• Document extract
== Segment start ==
University of South Florida

Morsani College of Medicine and its departments advance in the 2015 Blue Ridge Reports

USF Pediatrics is ranked #1 in the nation for NIH funding. USF Ob/Gyn is #10.

The USF Health Morsani College of Medicine colleges and several of its departments improved their rankings in the latest reports from the Blue Ridge Institute for Medical Research (BRIMR) annual tabulations of total funding from the National Institutes of Health (NIH).

In addition, the USF College of Nursing ranked #24 among 66 institutions with NIH funding in 2015, up from #43 last year.

Based on the BRIMR methodology, NIH funding to USF Health colleges totaled $87.5 million in 2015. There were increases in funding throughout the College of Medicine. Of particular note are the awards made to Jeffrey Krischer, PhD, Distinguished University Health Professor and his team. Dr. Krischer’s NIH-funded research in the BRIMR report totals more than $64 million, making him the #1 highest funded principal investigator in the world.

Dr. Krischer oversees the Data Coordinating Center of the USF’s Health Informatics Institute. The center coordinates, analyzes and maintains research data from several large clinical networks investigating the causes and outcomes of type 1 diabetes, including TEDDY, TrialNet, TRIGR and DPT-1, and of rare diseases.

“These enhanced rankings show solid progress for USF Health in the past two years and are a direct result of our increasingly laser-like focus on, and ongoing success in,  garnering NIH funding,” said Charles J. Lockwood, MD, MHCM, senior vice president for USF Health and dean of the Morsani College of Medicine. “For our Morsani College of Medicine, this is our best performance on record. We have now increased from #88 in 2013 to #63 in 2014 to #48 among U.S. medical schools in 2015. However, we have much work to do to maintain these gains and advance further.  The opening of the new USF Health Heart Institute in a thriving amenity-rich waterfront location in downtown Tampa proximate to our nationally ranked cardiology and cardiac surgery programs at Tampa General Hospital should accelerate our success in obtaining additional NIH funding.”
== Segment end ==
Extracted data entries:
== Segment start ==
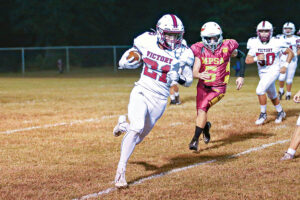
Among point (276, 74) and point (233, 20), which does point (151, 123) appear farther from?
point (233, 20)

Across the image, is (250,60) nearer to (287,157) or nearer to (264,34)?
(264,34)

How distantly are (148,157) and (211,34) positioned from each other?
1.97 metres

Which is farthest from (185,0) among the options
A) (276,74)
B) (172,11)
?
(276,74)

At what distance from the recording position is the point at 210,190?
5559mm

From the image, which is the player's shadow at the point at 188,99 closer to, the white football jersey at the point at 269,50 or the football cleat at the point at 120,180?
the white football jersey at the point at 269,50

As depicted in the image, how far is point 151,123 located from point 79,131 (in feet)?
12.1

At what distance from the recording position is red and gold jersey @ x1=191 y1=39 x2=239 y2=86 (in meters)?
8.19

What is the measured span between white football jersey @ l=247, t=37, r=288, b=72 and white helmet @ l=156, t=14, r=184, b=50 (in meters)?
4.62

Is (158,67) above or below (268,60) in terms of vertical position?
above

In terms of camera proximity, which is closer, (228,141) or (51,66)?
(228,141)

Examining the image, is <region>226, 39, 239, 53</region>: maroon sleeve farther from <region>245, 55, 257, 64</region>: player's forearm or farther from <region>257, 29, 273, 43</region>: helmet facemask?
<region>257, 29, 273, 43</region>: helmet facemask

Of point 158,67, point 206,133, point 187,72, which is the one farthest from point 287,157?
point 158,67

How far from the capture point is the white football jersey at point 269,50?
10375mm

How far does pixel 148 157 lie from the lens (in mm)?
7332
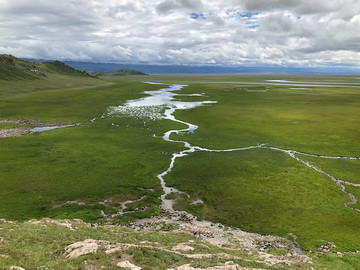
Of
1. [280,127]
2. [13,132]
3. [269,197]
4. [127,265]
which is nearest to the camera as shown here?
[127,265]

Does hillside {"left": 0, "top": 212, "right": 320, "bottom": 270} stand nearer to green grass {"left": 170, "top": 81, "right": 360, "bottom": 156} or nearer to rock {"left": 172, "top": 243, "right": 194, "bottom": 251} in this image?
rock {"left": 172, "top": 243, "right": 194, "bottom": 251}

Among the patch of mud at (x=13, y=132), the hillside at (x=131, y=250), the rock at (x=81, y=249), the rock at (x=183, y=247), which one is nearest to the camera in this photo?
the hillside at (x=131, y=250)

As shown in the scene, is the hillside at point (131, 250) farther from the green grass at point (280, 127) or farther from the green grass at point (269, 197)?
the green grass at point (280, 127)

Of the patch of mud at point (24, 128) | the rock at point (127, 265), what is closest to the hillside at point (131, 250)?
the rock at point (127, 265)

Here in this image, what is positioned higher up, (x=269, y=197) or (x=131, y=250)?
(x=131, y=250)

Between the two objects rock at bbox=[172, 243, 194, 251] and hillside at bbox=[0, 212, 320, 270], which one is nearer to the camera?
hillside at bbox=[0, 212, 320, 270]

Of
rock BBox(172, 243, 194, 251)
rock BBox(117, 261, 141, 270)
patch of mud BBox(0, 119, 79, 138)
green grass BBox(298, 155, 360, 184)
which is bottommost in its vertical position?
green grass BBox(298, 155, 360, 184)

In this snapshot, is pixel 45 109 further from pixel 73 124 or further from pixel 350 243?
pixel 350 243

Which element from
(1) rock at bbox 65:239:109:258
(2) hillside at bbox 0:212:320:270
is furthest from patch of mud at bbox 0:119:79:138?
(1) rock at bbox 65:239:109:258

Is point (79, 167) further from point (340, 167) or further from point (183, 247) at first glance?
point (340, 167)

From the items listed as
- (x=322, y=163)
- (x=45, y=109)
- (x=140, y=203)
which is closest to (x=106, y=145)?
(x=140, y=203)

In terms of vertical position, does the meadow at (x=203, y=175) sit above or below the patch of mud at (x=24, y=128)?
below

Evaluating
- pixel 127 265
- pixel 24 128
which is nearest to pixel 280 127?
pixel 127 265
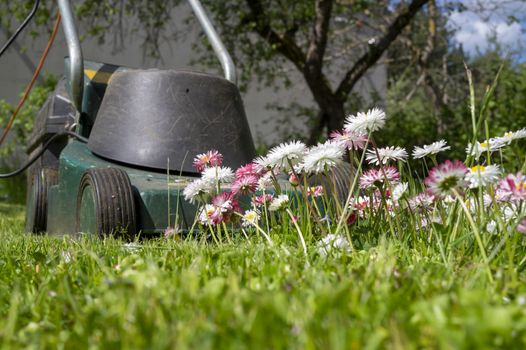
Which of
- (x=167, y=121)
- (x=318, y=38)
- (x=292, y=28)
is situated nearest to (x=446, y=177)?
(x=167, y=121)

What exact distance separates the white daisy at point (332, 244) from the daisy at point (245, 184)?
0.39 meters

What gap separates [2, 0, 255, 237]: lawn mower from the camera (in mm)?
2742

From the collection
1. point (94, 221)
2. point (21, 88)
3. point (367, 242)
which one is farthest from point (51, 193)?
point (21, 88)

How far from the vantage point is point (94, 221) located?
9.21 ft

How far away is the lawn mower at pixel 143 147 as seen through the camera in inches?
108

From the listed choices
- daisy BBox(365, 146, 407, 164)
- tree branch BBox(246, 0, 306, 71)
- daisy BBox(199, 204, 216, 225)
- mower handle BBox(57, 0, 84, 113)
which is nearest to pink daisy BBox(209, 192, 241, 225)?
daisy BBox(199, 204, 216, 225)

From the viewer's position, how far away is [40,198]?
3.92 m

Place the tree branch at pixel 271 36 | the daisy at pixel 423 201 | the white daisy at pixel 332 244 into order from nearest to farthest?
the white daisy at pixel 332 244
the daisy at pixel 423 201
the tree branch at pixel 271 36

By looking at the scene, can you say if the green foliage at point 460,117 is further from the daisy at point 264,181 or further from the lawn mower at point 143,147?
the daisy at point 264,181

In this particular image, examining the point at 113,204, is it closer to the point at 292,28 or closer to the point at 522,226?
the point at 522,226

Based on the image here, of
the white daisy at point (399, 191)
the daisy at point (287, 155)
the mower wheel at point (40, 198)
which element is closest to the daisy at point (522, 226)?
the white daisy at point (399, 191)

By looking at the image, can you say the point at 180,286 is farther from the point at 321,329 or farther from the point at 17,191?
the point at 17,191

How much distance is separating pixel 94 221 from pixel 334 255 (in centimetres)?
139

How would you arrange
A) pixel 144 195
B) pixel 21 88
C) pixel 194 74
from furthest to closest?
== Segment end ==
• Required tasks
- a) According to the news item on USF Health's NIH funding rankings, where did the USF College of Nursing rank in 2015?
- b) Translate this sentence from the news item on USF Health's NIH funding rankings into Spanish: "USF Pediatrics is ranked #1 in the nation for NIH funding."
- c) Go on with the news item on USF Health's NIH funding rankings, picking up after its final sentence.

• Written responses
- a) #24 among 66 institutions with NIH funding, up from #43 the year before.

- b) USF Pediatrics ocupa el puesto n.º 1 del país en financiación de los NIH.

- c)
“This ranking is a credit to our outstanding scientists, faculty and staff who, together, form an incredible team that is passionate about transforming healthcare through research,” said Dianne Morrison-Beedy, PhD, FAANP, FNAP, FAAN, senior associate vice president for USF Health and dean of the USF College of Nursing. “I am so proud of each and every one of them who devote their energies, creativity, and experience to furthering the science of nursing and making the USF College of Nursing one of the premier institutions in the world.”

The BRIMR rankings provide an annual look at how institutions and science departments fared in attaining much-coveted federal funding from the NIH.

Only about a decade old – around the time the NIH stopped tallying and ranking schools and departments by their funding totals – the Blue Ridge rankings were started. Retired professor of biochemistry and molecular biology Robert Roskoski, Jr., began synthesizing the NIH data tables into an annual set of reports ranking colleges who typically garner NIH funding and the basic science and clinical departments typically found in colleges of medicine who get NIH funding.

Like other national rankings, the annual reports have quickly become a much-used data point for NIH funded programs across the country.